* Document segment
[Start of Attachment]
The Rive Playground uses an automated semantic versioning system that creates releases based on commit message flags. This prevents automatic versioning on every commit while providing controlled release management.

Overview

  • No auto-versioning: Regular commits don't trigger version bumps
  • Flag-based releases: Only commits with specific flags create new versions
  • Automated workflow: GitHub Actions handles version bumping, changelog generation, and deployment
  • Semantic versioning: Follows SemVer (MAJOR.MINOR.PATCH)

Version Types

Type When to Use Examples
PATCH Bug fixes, small improvements fix: canvas clearing issue [patch]
MINOR New features, non-breaking changes feat: add new control panel [minor]
MAJOR Breaking changes, major updates feat!: redesign API structure [major]

How to Create a Release

# Make the script executable (first time only)
chmod +x scripts/version.sh

# Create a patch release (bug fixes)
./scripts/version.sh patch "fix: canvas clearing issue"

# Create a minor release (new features)
./scripts/version.sh minor "feat: add asset manager panel"

# Create a major release (breaking changes)
./scripts/version.sh major "feat!: redesign control interface"

# Push to trigger the release
git push origin main

Method 2: Manual Commit with Flags

Add one of these flags to your commit message:

# Patch release
git commit -m "fix: resolve status bar layout issue [patch]"

# Minor release
git commit -m "feat: add semantic versioning system [minor]"

# Major release
git commit -m "feat!: breaking API changes [major]"
[End of Attachment]
* Given data
[Start of Attachment]
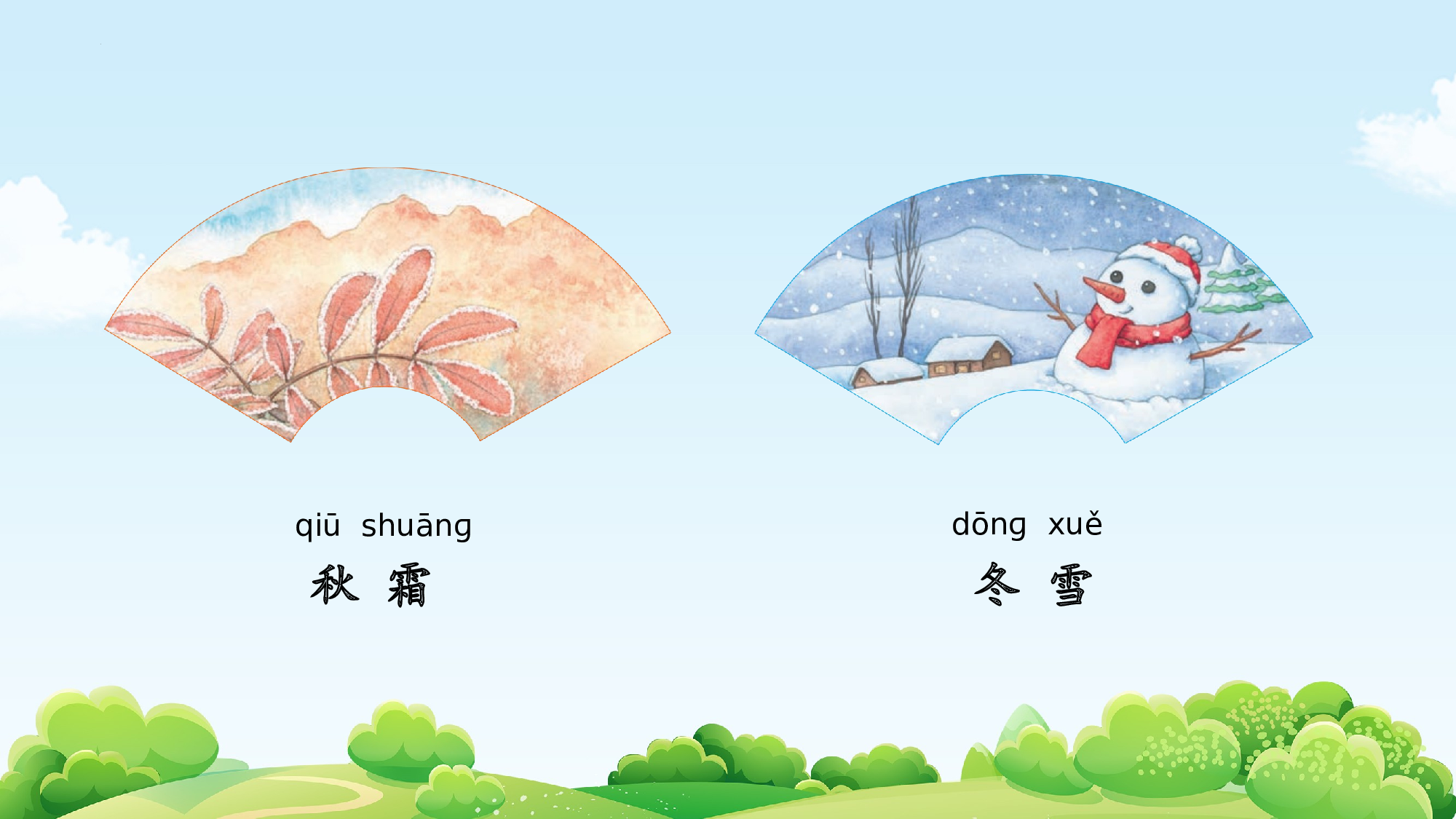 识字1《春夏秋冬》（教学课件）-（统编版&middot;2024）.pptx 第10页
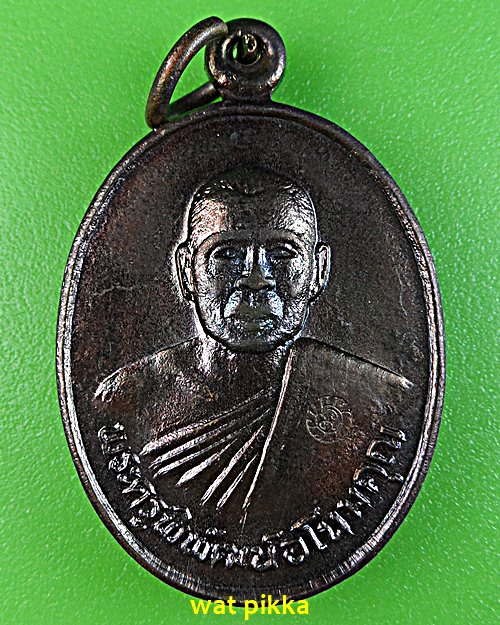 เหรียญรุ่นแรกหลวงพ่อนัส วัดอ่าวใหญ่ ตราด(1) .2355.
[End of Attachment]
* What the task requires
Rewrite the versioning guide from "# Create a patch" to "release (breaking changes)", changing "asset manager panel" to "theme editor panel". Rely only on the versioning guide above.

* Written response
# Create a patch release (bug fixes)
./scripts/version.sh patch "fix: canvas clearing issue"

# Create a minor release (new features)
./scripts/version.sh minor "feat: add theme editor panel"

# Create a major release (breaking changes)